Thousands of Las Vegans will break out the sunscreen and flock to the valley’s public pools this Memorial Day weekend as temperatures dip to the low-to-mid 90s.
But who is making sure those swimmers are in safe, clean environments?
The Southern Nevada Health District oversees about 4,800 pools and spas in the area, according to its website. It inspects all county and municipal pools, as well as pools at resorts and apartment complexes.
“If it’s not in somebody’s backyard, we have a permit on it,” said Jeremy Harper, who supervises the environmental health section of the district’s aquatic health program.
And it takes about 12 field staff and a couple plan review inspectors to make those inspections happen.
“It keeps us busy, that’s for sure,” Harper said.
Pools and spas get inspected at least once a year and must pass a roughly 100-item checklist. If found in violation of certain codes, such as not using disinfectants or not having lifeguards on duty, the pool will be closed and the property will be forced to pay a $716 fine before they can reopen.
Pools can also be shut down without a fine for less serious violations, such as the presence of broken glass, or having water runoff from a roof or canopy drain into the pool. The pool owners will have to correct the issue and contact the district for a re-inspection before the pool can reopen.

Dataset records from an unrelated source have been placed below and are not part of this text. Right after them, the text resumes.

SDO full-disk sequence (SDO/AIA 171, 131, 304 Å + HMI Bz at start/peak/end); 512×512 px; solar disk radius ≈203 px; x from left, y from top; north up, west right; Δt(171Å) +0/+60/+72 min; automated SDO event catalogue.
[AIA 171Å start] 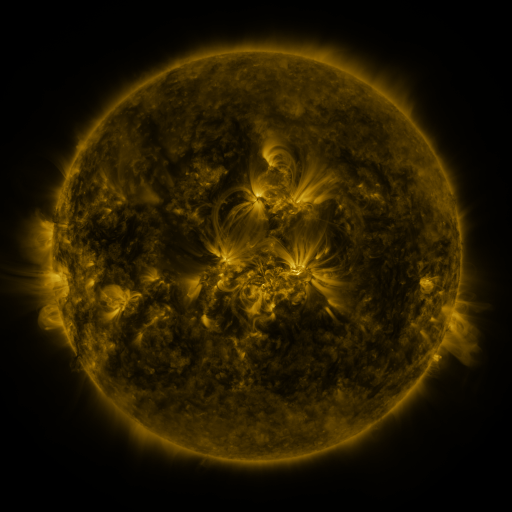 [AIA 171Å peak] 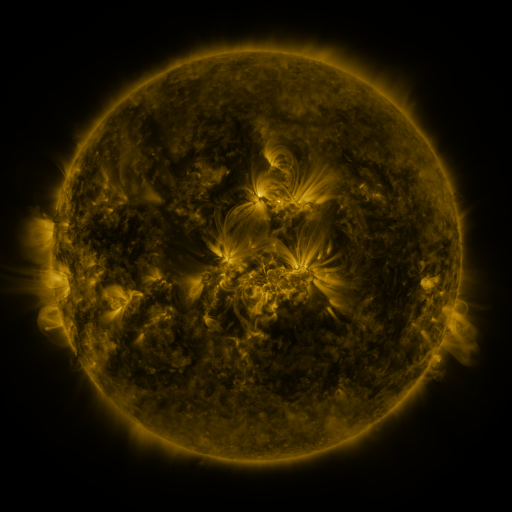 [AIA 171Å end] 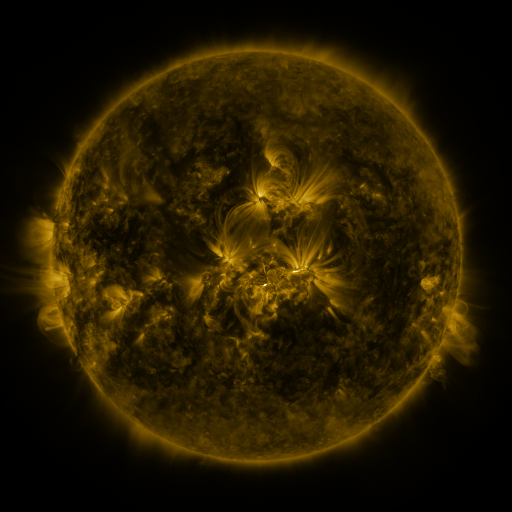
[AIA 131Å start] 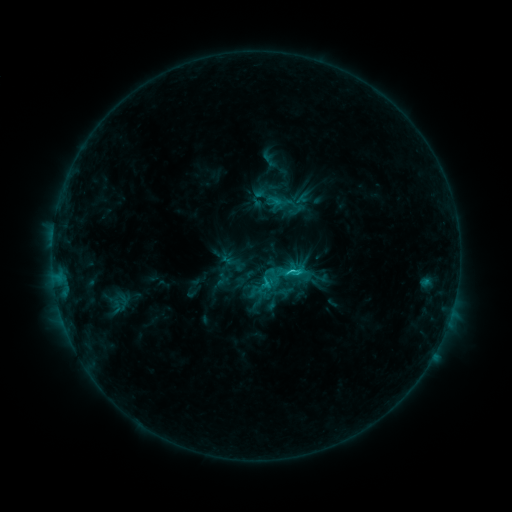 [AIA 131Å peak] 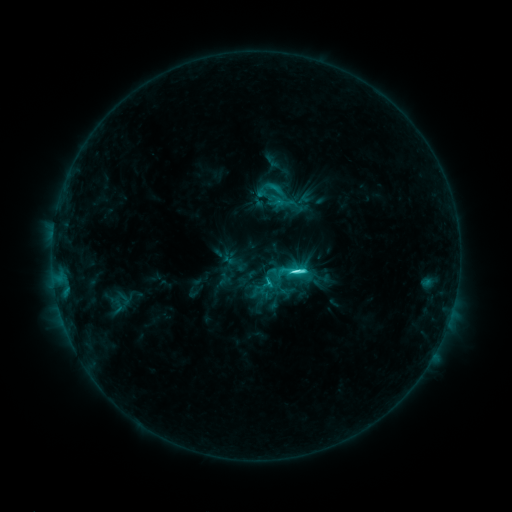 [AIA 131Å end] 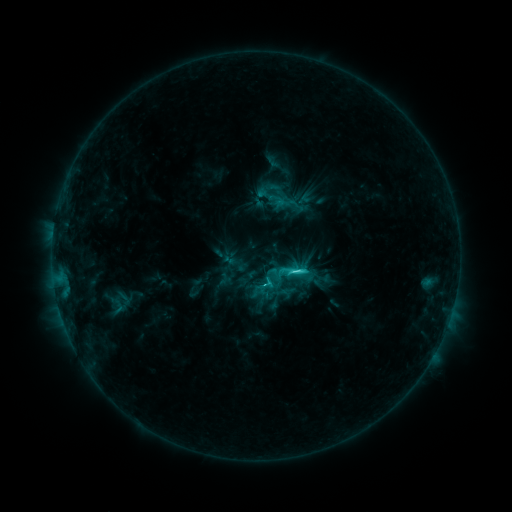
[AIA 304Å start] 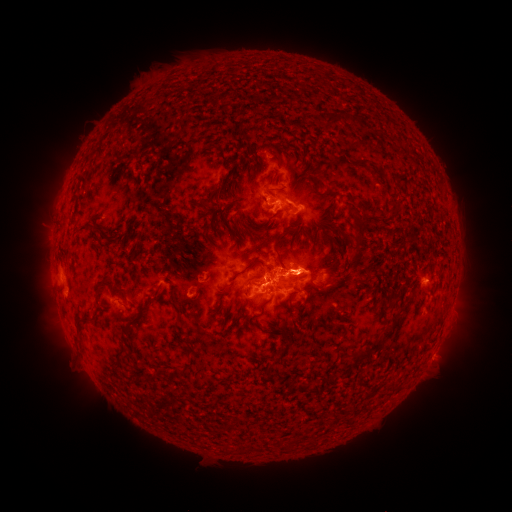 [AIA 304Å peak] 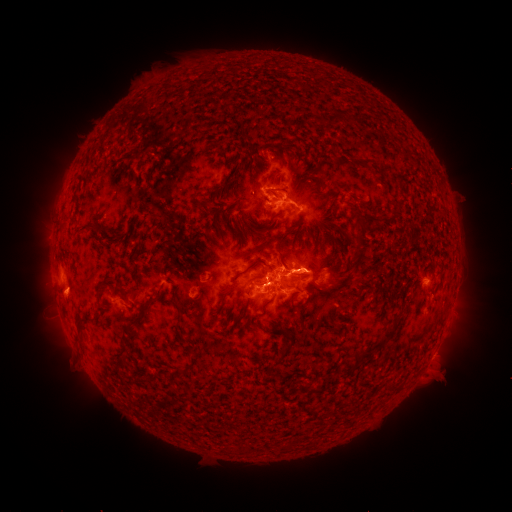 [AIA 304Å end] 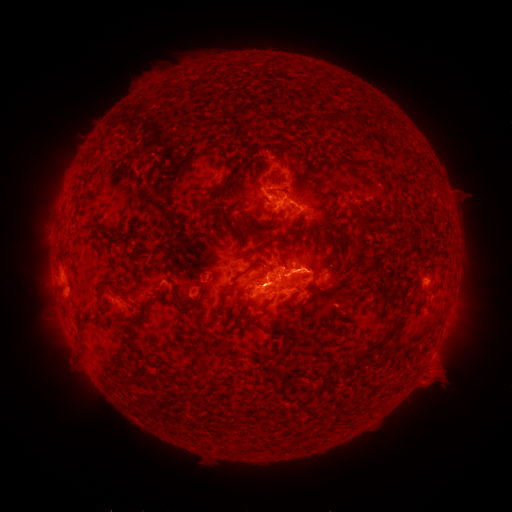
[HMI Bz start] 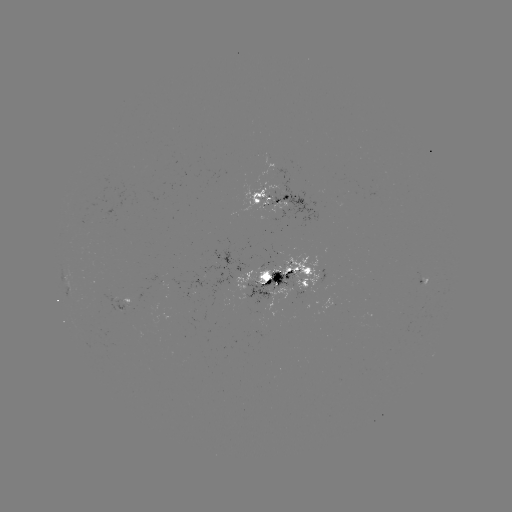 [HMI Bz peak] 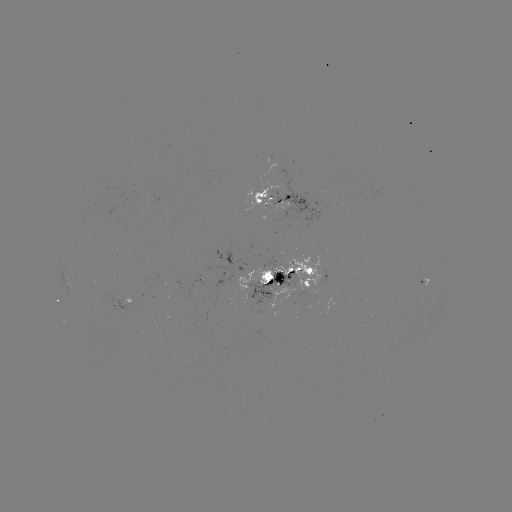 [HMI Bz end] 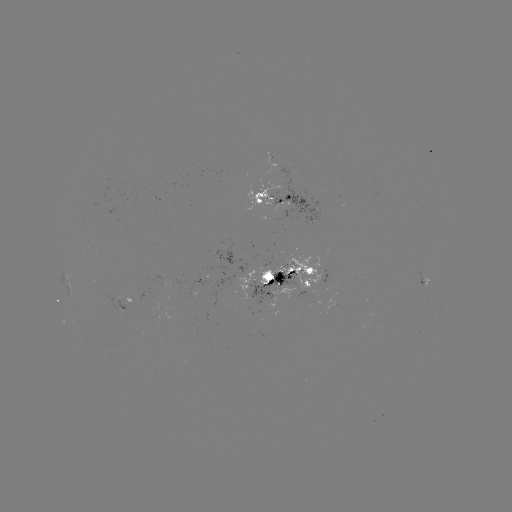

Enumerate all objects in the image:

Harper said he is “fairly confident” that the pools and spas are safe and clean throughout the year because each one is required to have an operator certified through the district.
From Jan. 1, 2016, through April of this year, the district has closed and fined 88 pools or spas in Southern Nevada, mostly for violations such as gates that do not self-latch and insufficient disinfectant levels, records show. During the same time frame, 34 pools or spas have been shut down without a fine.
Harper said there is no set schedule for the inspections.
“Most of our inspections we try to be as unannounced as possible,” he said. The only exception is when his team inspects bodies of water in gated communities.
All of Clark County’s public pools passed inspection last year. Public pools in Las Vegas, Henderson and North Las Vegas also passed.
In 2015, two Clark County pools — Desert Breeze Aquatic Facility and the West Flamingo Adult Activity Pool — were closed after staph bacteria was found in water samples. That same year, the men’s shower floor at the Las Vegas-run Municipal Pool and the women’s shower floor at the Pavilion Pool both tested positive for staph.
Bill Carroll said he coaches the Desert Storm swim team year-round at the Municipal Pool in Las Vegas. He said he is confident in the cleanliness of the city facility.
“For the amount of people they have in here, they do a really good job,” he said.
Contact Blake Apgar at firstname.lastname@example.org or 702-387-5298. Follow @blakeapgar on Twitter.
Hilton Lake Las Vegas lagoon closed to swimmers
E. coli was found at the Hilton Lake Las Vegas lagoon last summer, records show. Harper said the lagoon is considered a natural bathing area, so the level of bacteria to require closure is much higher than would be required for a regular pool or spa.
Sig Ortloff, general manager of Hilton Lake Las Vegas, said the lagoon has been closed off to swimming for four years. He said they test the water on a weekly basis to see what is going into Lake Las Vegas.
After the inspection by the health district last year, the resort provided additional signage and barriers around the lagoon to make it clear to guests that swimming is not allowed, he said.